We find that the breach of the settlement agreement or the bad-faith negotiation of the settlement agreement by the City constitutes a violation of sections 10(a)(1) and 10(a)(4) of the Act. We also find that the City's refusal to comply with the settlement agreement violates sections 10(a)(2) and 10(a)(3) of the Act. Hence, the Board's decision that the City committed unfair labor practices is not against the manifest weight of the evidence.

The City next contends that the Board improperly awarded attorney fees. It argues that the Act does not provide for the award of such fees as a remedy for a violation of the Act.

The Board found that the City had engaged in frivolous litigation and thereby forced the Union to spend considerable time and money in this case. The Board stated that merely forcing the City to comply with the agreement would not put the Union in the position it would have been absent the unfair labor practice charge, i.e., make it whole. Therefore, the Board concluded that in order to maintain the integrity of the administrative process and to make the Union whole, it must affirm the hearing officer's award of reasonable attorney fees.

The Board does not cite, neither do we find, any authority granting the Board authority to award attorney fees.

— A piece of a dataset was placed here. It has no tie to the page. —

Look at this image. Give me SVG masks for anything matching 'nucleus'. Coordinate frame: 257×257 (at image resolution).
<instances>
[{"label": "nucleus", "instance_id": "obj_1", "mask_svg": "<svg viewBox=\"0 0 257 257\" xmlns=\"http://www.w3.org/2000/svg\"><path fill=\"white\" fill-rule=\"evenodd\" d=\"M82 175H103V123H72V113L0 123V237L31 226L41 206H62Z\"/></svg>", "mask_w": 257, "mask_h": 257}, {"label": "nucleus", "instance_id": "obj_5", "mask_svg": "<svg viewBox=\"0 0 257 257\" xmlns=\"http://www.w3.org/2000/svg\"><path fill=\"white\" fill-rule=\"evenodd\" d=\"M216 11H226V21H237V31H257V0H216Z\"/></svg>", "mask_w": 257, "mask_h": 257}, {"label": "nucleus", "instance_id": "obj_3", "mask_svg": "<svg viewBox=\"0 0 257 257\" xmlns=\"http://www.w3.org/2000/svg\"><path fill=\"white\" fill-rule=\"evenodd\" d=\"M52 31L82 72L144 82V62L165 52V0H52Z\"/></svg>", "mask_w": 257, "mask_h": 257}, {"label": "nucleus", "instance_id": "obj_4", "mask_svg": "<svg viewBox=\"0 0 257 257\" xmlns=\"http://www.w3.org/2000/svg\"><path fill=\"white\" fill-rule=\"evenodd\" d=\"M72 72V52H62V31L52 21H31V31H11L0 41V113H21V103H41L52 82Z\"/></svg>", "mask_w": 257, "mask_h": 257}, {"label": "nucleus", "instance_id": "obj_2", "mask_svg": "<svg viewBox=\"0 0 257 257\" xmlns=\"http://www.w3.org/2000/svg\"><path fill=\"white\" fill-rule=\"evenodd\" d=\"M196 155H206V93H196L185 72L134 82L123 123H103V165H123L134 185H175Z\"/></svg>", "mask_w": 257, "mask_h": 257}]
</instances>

The hearing officer originally reviewed the Act's legislative history for a source of authority; however, he failed to find a basis for awarding fees. He, therefore, relied on the only two National Labor Relations Board cases authorizing the award. The Board states that its power to award attorney fees is derived from section 11(c) of the Act, which provides in relevant part:

"If, upon a preponderance of the evidence taken, the Board is of the opinion that any person named in the charge has engaged in or is engaging in an unfair labor practice, then it shall state its findings of fact and shall issue and cause to be served upon the person an order requiring him to cease and desist from the unfair labor practice, and to take such affirmative action, including reinstatement of public employees with or without back pay, as will effectuate the policies of this Act." (Ill. Rev. Stat. 1985, ch. 48, par. 1611(c).)

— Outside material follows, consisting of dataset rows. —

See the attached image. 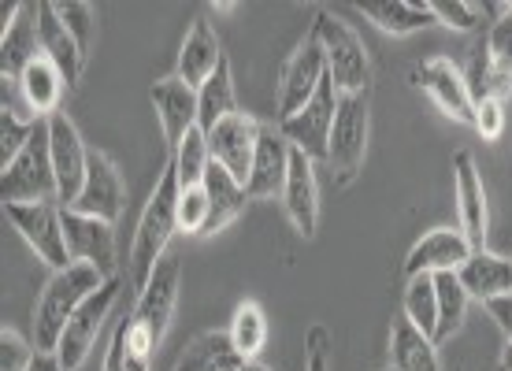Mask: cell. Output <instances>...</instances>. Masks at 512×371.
<instances>
[{
    "label": "cell",
    "mask_w": 512,
    "mask_h": 371,
    "mask_svg": "<svg viewBox=\"0 0 512 371\" xmlns=\"http://www.w3.org/2000/svg\"><path fill=\"white\" fill-rule=\"evenodd\" d=\"M175 231H179V175L167 160L153 193H149V201L141 208L138 231H134V242H130V286L138 294L149 286L156 264L167 256V242H171Z\"/></svg>",
    "instance_id": "1"
},
{
    "label": "cell",
    "mask_w": 512,
    "mask_h": 371,
    "mask_svg": "<svg viewBox=\"0 0 512 371\" xmlns=\"http://www.w3.org/2000/svg\"><path fill=\"white\" fill-rule=\"evenodd\" d=\"M179 260L175 256H164L156 264L149 286L138 294L134 301V312L127 320V364L130 368H149L153 364L156 346L164 342L167 327H171V316H175V301H179Z\"/></svg>",
    "instance_id": "2"
},
{
    "label": "cell",
    "mask_w": 512,
    "mask_h": 371,
    "mask_svg": "<svg viewBox=\"0 0 512 371\" xmlns=\"http://www.w3.org/2000/svg\"><path fill=\"white\" fill-rule=\"evenodd\" d=\"M104 282L108 279L90 264H71L64 271H52V279L45 282L38 305H34V349L38 353H56L71 316L101 290Z\"/></svg>",
    "instance_id": "3"
},
{
    "label": "cell",
    "mask_w": 512,
    "mask_h": 371,
    "mask_svg": "<svg viewBox=\"0 0 512 371\" xmlns=\"http://www.w3.org/2000/svg\"><path fill=\"white\" fill-rule=\"evenodd\" d=\"M0 171H4L0 175L4 205H60L49 149V119H38V130H34V138L26 141V149Z\"/></svg>",
    "instance_id": "4"
},
{
    "label": "cell",
    "mask_w": 512,
    "mask_h": 371,
    "mask_svg": "<svg viewBox=\"0 0 512 371\" xmlns=\"http://www.w3.org/2000/svg\"><path fill=\"white\" fill-rule=\"evenodd\" d=\"M308 34L323 49L327 78L334 82V90L338 93L372 90V60H368V49H364V41H360V34L353 26L342 23L331 12H320Z\"/></svg>",
    "instance_id": "5"
},
{
    "label": "cell",
    "mask_w": 512,
    "mask_h": 371,
    "mask_svg": "<svg viewBox=\"0 0 512 371\" xmlns=\"http://www.w3.org/2000/svg\"><path fill=\"white\" fill-rule=\"evenodd\" d=\"M368 127H372V90L338 93L331 149H327V167L334 171L338 186H349L360 175L368 153Z\"/></svg>",
    "instance_id": "6"
},
{
    "label": "cell",
    "mask_w": 512,
    "mask_h": 371,
    "mask_svg": "<svg viewBox=\"0 0 512 371\" xmlns=\"http://www.w3.org/2000/svg\"><path fill=\"white\" fill-rule=\"evenodd\" d=\"M4 216L15 231L23 234V242L38 253L41 264L52 271L71 268V253H67L64 234V208L56 205H4Z\"/></svg>",
    "instance_id": "7"
},
{
    "label": "cell",
    "mask_w": 512,
    "mask_h": 371,
    "mask_svg": "<svg viewBox=\"0 0 512 371\" xmlns=\"http://www.w3.org/2000/svg\"><path fill=\"white\" fill-rule=\"evenodd\" d=\"M334 112H338V90L331 78H323V86L316 97L297 112V116L282 119L279 130L282 138L294 145L297 153H305L312 164L323 160L327 164V149H331V130H334Z\"/></svg>",
    "instance_id": "8"
},
{
    "label": "cell",
    "mask_w": 512,
    "mask_h": 371,
    "mask_svg": "<svg viewBox=\"0 0 512 371\" xmlns=\"http://www.w3.org/2000/svg\"><path fill=\"white\" fill-rule=\"evenodd\" d=\"M119 294H123V290H119V279H108L101 290H97V294L78 308L75 316H71L64 338H60V346H56V360L64 364V371H78L86 360H90L93 342H97V334H101L104 320L112 316V308H116Z\"/></svg>",
    "instance_id": "9"
},
{
    "label": "cell",
    "mask_w": 512,
    "mask_h": 371,
    "mask_svg": "<svg viewBox=\"0 0 512 371\" xmlns=\"http://www.w3.org/2000/svg\"><path fill=\"white\" fill-rule=\"evenodd\" d=\"M49 149L52 171H56V190H60V208H71L82 193L86 167H90V149L78 134V127L67 119V112H56L49 119Z\"/></svg>",
    "instance_id": "10"
},
{
    "label": "cell",
    "mask_w": 512,
    "mask_h": 371,
    "mask_svg": "<svg viewBox=\"0 0 512 371\" xmlns=\"http://www.w3.org/2000/svg\"><path fill=\"white\" fill-rule=\"evenodd\" d=\"M64 234L71 264H90L104 279H116V227L112 223L64 208Z\"/></svg>",
    "instance_id": "11"
},
{
    "label": "cell",
    "mask_w": 512,
    "mask_h": 371,
    "mask_svg": "<svg viewBox=\"0 0 512 371\" xmlns=\"http://www.w3.org/2000/svg\"><path fill=\"white\" fill-rule=\"evenodd\" d=\"M412 86H420L423 93H431V101L446 112L449 119L457 123H475V104L472 93H468V82H464V71L446 56H431L423 64L412 67Z\"/></svg>",
    "instance_id": "12"
},
{
    "label": "cell",
    "mask_w": 512,
    "mask_h": 371,
    "mask_svg": "<svg viewBox=\"0 0 512 371\" xmlns=\"http://www.w3.org/2000/svg\"><path fill=\"white\" fill-rule=\"evenodd\" d=\"M323 78H327V60H323V49L316 45V38L308 34L297 52L286 60L282 67V78H279V123L282 119L297 116L301 108H305L316 90L323 86Z\"/></svg>",
    "instance_id": "13"
},
{
    "label": "cell",
    "mask_w": 512,
    "mask_h": 371,
    "mask_svg": "<svg viewBox=\"0 0 512 371\" xmlns=\"http://www.w3.org/2000/svg\"><path fill=\"white\" fill-rule=\"evenodd\" d=\"M123 201H127V186L119 179V167L112 164L108 153L90 149L86 182H82V193H78V201L71 208L82 212V216H97L104 223H116L119 212H123Z\"/></svg>",
    "instance_id": "14"
},
{
    "label": "cell",
    "mask_w": 512,
    "mask_h": 371,
    "mask_svg": "<svg viewBox=\"0 0 512 371\" xmlns=\"http://www.w3.org/2000/svg\"><path fill=\"white\" fill-rule=\"evenodd\" d=\"M260 130H264V123H256L245 112H234V116H227L223 123L208 130V153H212L216 164L227 167L234 179L245 182L249 179V167H253Z\"/></svg>",
    "instance_id": "15"
},
{
    "label": "cell",
    "mask_w": 512,
    "mask_h": 371,
    "mask_svg": "<svg viewBox=\"0 0 512 371\" xmlns=\"http://www.w3.org/2000/svg\"><path fill=\"white\" fill-rule=\"evenodd\" d=\"M290 160H294V145L282 138L279 127L260 130V141H256V156L253 167H249V179H245V193L264 201V197H282L286 190V179H290Z\"/></svg>",
    "instance_id": "16"
},
{
    "label": "cell",
    "mask_w": 512,
    "mask_h": 371,
    "mask_svg": "<svg viewBox=\"0 0 512 371\" xmlns=\"http://www.w3.org/2000/svg\"><path fill=\"white\" fill-rule=\"evenodd\" d=\"M453 197H457V216H461V231L472 242V249H487V190H483V175L475 167L472 153L453 156Z\"/></svg>",
    "instance_id": "17"
},
{
    "label": "cell",
    "mask_w": 512,
    "mask_h": 371,
    "mask_svg": "<svg viewBox=\"0 0 512 371\" xmlns=\"http://www.w3.org/2000/svg\"><path fill=\"white\" fill-rule=\"evenodd\" d=\"M149 101L156 108V119L164 127V138L171 145V153L182 145V138L197 127V90L186 86L179 75H167L160 82H153L149 90Z\"/></svg>",
    "instance_id": "18"
},
{
    "label": "cell",
    "mask_w": 512,
    "mask_h": 371,
    "mask_svg": "<svg viewBox=\"0 0 512 371\" xmlns=\"http://www.w3.org/2000/svg\"><path fill=\"white\" fill-rule=\"evenodd\" d=\"M282 208L294 223V231L301 238H316V227H320V186H316V164L308 160L305 153L294 149V160H290V179H286V190H282Z\"/></svg>",
    "instance_id": "19"
},
{
    "label": "cell",
    "mask_w": 512,
    "mask_h": 371,
    "mask_svg": "<svg viewBox=\"0 0 512 371\" xmlns=\"http://www.w3.org/2000/svg\"><path fill=\"white\" fill-rule=\"evenodd\" d=\"M472 242L464 231H431L412 245L409 260H405V275H442V271H461V264L472 256Z\"/></svg>",
    "instance_id": "20"
},
{
    "label": "cell",
    "mask_w": 512,
    "mask_h": 371,
    "mask_svg": "<svg viewBox=\"0 0 512 371\" xmlns=\"http://www.w3.org/2000/svg\"><path fill=\"white\" fill-rule=\"evenodd\" d=\"M38 34H41V52L60 67L67 90H75L78 78H82V67H86V56H82V49L75 45V38L67 34V26L60 23L52 0H41L38 4Z\"/></svg>",
    "instance_id": "21"
},
{
    "label": "cell",
    "mask_w": 512,
    "mask_h": 371,
    "mask_svg": "<svg viewBox=\"0 0 512 371\" xmlns=\"http://www.w3.org/2000/svg\"><path fill=\"white\" fill-rule=\"evenodd\" d=\"M219 64H223V52H219V38L212 23L208 19H193L190 34L182 41V52H179V71L175 75L193 86V90H201L208 78L216 75Z\"/></svg>",
    "instance_id": "22"
},
{
    "label": "cell",
    "mask_w": 512,
    "mask_h": 371,
    "mask_svg": "<svg viewBox=\"0 0 512 371\" xmlns=\"http://www.w3.org/2000/svg\"><path fill=\"white\" fill-rule=\"evenodd\" d=\"M41 56V34H38V4H23V12L4 34H0V71L4 82L23 75L26 67Z\"/></svg>",
    "instance_id": "23"
},
{
    "label": "cell",
    "mask_w": 512,
    "mask_h": 371,
    "mask_svg": "<svg viewBox=\"0 0 512 371\" xmlns=\"http://www.w3.org/2000/svg\"><path fill=\"white\" fill-rule=\"evenodd\" d=\"M457 279H461V286L468 290V297H479V301L487 305L494 297L512 294V260L509 256L490 253V249H475L461 264Z\"/></svg>",
    "instance_id": "24"
},
{
    "label": "cell",
    "mask_w": 512,
    "mask_h": 371,
    "mask_svg": "<svg viewBox=\"0 0 512 371\" xmlns=\"http://www.w3.org/2000/svg\"><path fill=\"white\" fill-rule=\"evenodd\" d=\"M201 186H205L208 201H212V216H208V227H205V234H201V238H208V234L223 231L227 223H234V219L242 216L249 193H245V182L234 179L231 171H227L223 164H216V160L208 164Z\"/></svg>",
    "instance_id": "25"
},
{
    "label": "cell",
    "mask_w": 512,
    "mask_h": 371,
    "mask_svg": "<svg viewBox=\"0 0 512 371\" xmlns=\"http://www.w3.org/2000/svg\"><path fill=\"white\" fill-rule=\"evenodd\" d=\"M245 364H249V360L234 349L231 334L205 331L182 349V357L175 360V368L171 371H242Z\"/></svg>",
    "instance_id": "26"
},
{
    "label": "cell",
    "mask_w": 512,
    "mask_h": 371,
    "mask_svg": "<svg viewBox=\"0 0 512 371\" xmlns=\"http://www.w3.org/2000/svg\"><path fill=\"white\" fill-rule=\"evenodd\" d=\"M64 75H60V67L52 64L49 56L41 52L34 64L26 67L23 75H19V90H23L26 104H30V112L34 119H52L60 112V97H64Z\"/></svg>",
    "instance_id": "27"
},
{
    "label": "cell",
    "mask_w": 512,
    "mask_h": 371,
    "mask_svg": "<svg viewBox=\"0 0 512 371\" xmlns=\"http://www.w3.org/2000/svg\"><path fill=\"white\" fill-rule=\"evenodd\" d=\"M360 12L368 15L383 34H416L423 26H435L431 0H375V4H360Z\"/></svg>",
    "instance_id": "28"
},
{
    "label": "cell",
    "mask_w": 512,
    "mask_h": 371,
    "mask_svg": "<svg viewBox=\"0 0 512 371\" xmlns=\"http://www.w3.org/2000/svg\"><path fill=\"white\" fill-rule=\"evenodd\" d=\"M390 364L394 371H442L435 338L416 331L409 320H397L390 331Z\"/></svg>",
    "instance_id": "29"
},
{
    "label": "cell",
    "mask_w": 512,
    "mask_h": 371,
    "mask_svg": "<svg viewBox=\"0 0 512 371\" xmlns=\"http://www.w3.org/2000/svg\"><path fill=\"white\" fill-rule=\"evenodd\" d=\"M238 112V101H234V71L227 64V56H223V64L212 78H208L205 86L197 90V127L212 130L216 123H223L227 116Z\"/></svg>",
    "instance_id": "30"
},
{
    "label": "cell",
    "mask_w": 512,
    "mask_h": 371,
    "mask_svg": "<svg viewBox=\"0 0 512 371\" xmlns=\"http://www.w3.org/2000/svg\"><path fill=\"white\" fill-rule=\"evenodd\" d=\"M435 294H438V327H435V346L449 342L453 334L461 331L464 316H468V290L461 286L457 271H442L435 275Z\"/></svg>",
    "instance_id": "31"
},
{
    "label": "cell",
    "mask_w": 512,
    "mask_h": 371,
    "mask_svg": "<svg viewBox=\"0 0 512 371\" xmlns=\"http://www.w3.org/2000/svg\"><path fill=\"white\" fill-rule=\"evenodd\" d=\"M464 82H468L472 104H479V101H509V93H512V78L505 75L494 60H490L487 49H479L472 56V64H468V71H464Z\"/></svg>",
    "instance_id": "32"
},
{
    "label": "cell",
    "mask_w": 512,
    "mask_h": 371,
    "mask_svg": "<svg viewBox=\"0 0 512 371\" xmlns=\"http://www.w3.org/2000/svg\"><path fill=\"white\" fill-rule=\"evenodd\" d=\"M227 334H231L234 349L245 360H256L260 349L268 346V316H264V308L256 305V301H242V305L234 308V320Z\"/></svg>",
    "instance_id": "33"
},
{
    "label": "cell",
    "mask_w": 512,
    "mask_h": 371,
    "mask_svg": "<svg viewBox=\"0 0 512 371\" xmlns=\"http://www.w3.org/2000/svg\"><path fill=\"white\" fill-rule=\"evenodd\" d=\"M405 320L435 338L438 327V294H435V275H412L405 282Z\"/></svg>",
    "instance_id": "34"
},
{
    "label": "cell",
    "mask_w": 512,
    "mask_h": 371,
    "mask_svg": "<svg viewBox=\"0 0 512 371\" xmlns=\"http://www.w3.org/2000/svg\"><path fill=\"white\" fill-rule=\"evenodd\" d=\"M212 164V153H208V134L201 127H193L182 145L171 153V167L179 175V186H201L205 182V171Z\"/></svg>",
    "instance_id": "35"
},
{
    "label": "cell",
    "mask_w": 512,
    "mask_h": 371,
    "mask_svg": "<svg viewBox=\"0 0 512 371\" xmlns=\"http://www.w3.org/2000/svg\"><path fill=\"white\" fill-rule=\"evenodd\" d=\"M52 4H56V15L67 26V34L82 49V56H90L93 34H97V12H93V4H86V0H52Z\"/></svg>",
    "instance_id": "36"
},
{
    "label": "cell",
    "mask_w": 512,
    "mask_h": 371,
    "mask_svg": "<svg viewBox=\"0 0 512 371\" xmlns=\"http://www.w3.org/2000/svg\"><path fill=\"white\" fill-rule=\"evenodd\" d=\"M34 130H38V119H19L4 104V112H0V167H8L15 156L26 149V141L34 138Z\"/></svg>",
    "instance_id": "37"
},
{
    "label": "cell",
    "mask_w": 512,
    "mask_h": 371,
    "mask_svg": "<svg viewBox=\"0 0 512 371\" xmlns=\"http://www.w3.org/2000/svg\"><path fill=\"white\" fill-rule=\"evenodd\" d=\"M208 216H212V201H208L205 186H179V231L201 238Z\"/></svg>",
    "instance_id": "38"
},
{
    "label": "cell",
    "mask_w": 512,
    "mask_h": 371,
    "mask_svg": "<svg viewBox=\"0 0 512 371\" xmlns=\"http://www.w3.org/2000/svg\"><path fill=\"white\" fill-rule=\"evenodd\" d=\"M431 12L442 26L472 34L475 26L483 23V4L479 0H431Z\"/></svg>",
    "instance_id": "39"
},
{
    "label": "cell",
    "mask_w": 512,
    "mask_h": 371,
    "mask_svg": "<svg viewBox=\"0 0 512 371\" xmlns=\"http://www.w3.org/2000/svg\"><path fill=\"white\" fill-rule=\"evenodd\" d=\"M487 56L512 78V12H509V8H505V15H498V19L490 23Z\"/></svg>",
    "instance_id": "40"
},
{
    "label": "cell",
    "mask_w": 512,
    "mask_h": 371,
    "mask_svg": "<svg viewBox=\"0 0 512 371\" xmlns=\"http://www.w3.org/2000/svg\"><path fill=\"white\" fill-rule=\"evenodd\" d=\"M34 357H38V349L30 346L26 338H19L8 327L0 331V371H30Z\"/></svg>",
    "instance_id": "41"
},
{
    "label": "cell",
    "mask_w": 512,
    "mask_h": 371,
    "mask_svg": "<svg viewBox=\"0 0 512 371\" xmlns=\"http://www.w3.org/2000/svg\"><path fill=\"white\" fill-rule=\"evenodd\" d=\"M479 134L487 141H498L501 130H505V101H479L475 104V123Z\"/></svg>",
    "instance_id": "42"
},
{
    "label": "cell",
    "mask_w": 512,
    "mask_h": 371,
    "mask_svg": "<svg viewBox=\"0 0 512 371\" xmlns=\"http://www.w3.org/2000/svg\"><path fill=\"white\" fill-rule=\"evenodd\" d=\"M101 371H127V323H119L112 334V346L104 353Z\"/></svg>",
    "instance_id": "43"
},
{
    "label": "cell",
    "mask_w": 512,
    "mask_h": 371,
    "mask_svg": "<svg viewBox=\"0 0 512 371\" xmlns=\"http://www.w3.org/2000/svg\"><path fill=\"white\" fill-rule=\"evenodd\" d=\"M305 371H331V364H327V331H323V327H316V331L308 334Z\"/></svg>",
    "instance_id": "44"
},
{
    "label": "cell",
    "mask_w": 512,
    "mask_h": 371,
    "mask_svg": "<svg viewBox=\"0 0 512 371\" xmlns=\"http://www.w3.org/2000/svg\"><path fill=\"white\" fill-rule=\"evenodd\" d=\"M487 312H490V320H494V323L501 327V334H505V342H512V294L487 301Z\"/></svg>",
    "instance_id": "45"
},
{
    "label": "cell",
    "mask_w": 512,
    "mask_h": 371,
    "mask_svg": "<svg viewBox=\"0 0 512 371\" xmlns=\"http://www.w3.org/2000/svg\"><path fill=\"white\" fill-rule=\"evenodd\" d=\"M30 371H64V364L56 360V353H38L34 364H30Z\"/></svg>",
    "instance_id": "46"
},
{
    "label": "cell",
    "mask_w": 512,
    "mask_h": 371,
    "mask_svg": "<svg viewBox=\"0 0 512 371\" xmlns=\"http://www.w3.org/2000/svg\"><path fill=\"white\" fill-rule=\"evenodd\" d=\"M501 371H512V342H505L501 349Z\"/></svg>",
    "instance_id": "47"
},
{
    "label": "cell",
    "mask_w": 512,
    "mask_h": 371,
    "mask_svg": "<svg viewBox=\"0 0 512 371\" xmlns=\"http://www.w3.org/2000/svg\"><path fill=\"white\" fill-rule=\"evenodd\" d=\"M242 371H271V368H264V364H260V360H249V364H245Z\"/></svg>",
    "instance_id": "48"
},
{
    "label": "cell",
    "mask_w": 512,
    "mask_h": 371,
    "mask_svg": "<svg viewBox=\"0 0 512 371\" xmlns=\"http://www.w3.org/2000/svg\"><path fill=\"white\" fill-rule=\"evenodd\" d=\"M509 12H512V0H509Z\"/></svg>",
    "instance_id": "49"
}]
</instances>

The Board also cites several cases from other States for its interpretation of this remedial provision. Specifically, the Board cites to a Florida case, Firefighters of Boca Raton v. City of Boca Raton, 12 Pub. Employee Rep. (Fla.) par. 17205 (1986). However, unlike section 11(c) of the Act, Florida's statute expressly authorizes attorney fee awards to be assessed against the non-prevailing party. Fla. Stat. Ann. 760.10(13) (West 1986).

We must find that the Pennsylvania decision cited by the Dissenting Board member is more akin to the present case. The Pennsylvania statute states, in pertinent part, that "the board . . . shall . . . issue . . . an order requiring such person to cease and desist from such unfair labor practice, and to take such reasonable affirmative action, including reinstatement of employees . . . with or without back pay, as will effectuate the policies of the act." (Pa. Stat. Ann. tit. 43, 211.8(c) (Purdon 1964).) The Pennsylvania Board specifically held that the above provision was remedial and not punitive. Pennsylvania Department of Education, 15 Pub. Employee Rep. (Pa.) par. 15206, at 472 (Pennsylvania Employee Relations Board 1984).

The Act and rules promulgated thereunder grant the party charged the right to participate in proceedings conducted by the Board. (Ill. Rev. Stat. 1985, ch. 48, par. 1611(a); 80 Ill. Adm. Code § 1220.20-60 (1986).) Thus, we find that section 11(c) of the Act does not authorize the Board to award attorney fees.

For the foregoing reasons, the decision of the Board with respect to its finding that the City committed unfair labor practices in violation of the Act is affirmed, and its award of attorney fees is reversed.

Affirmed in part and reversed in part.

CASE RESOLUTION

Affirmed in part and reversed in part.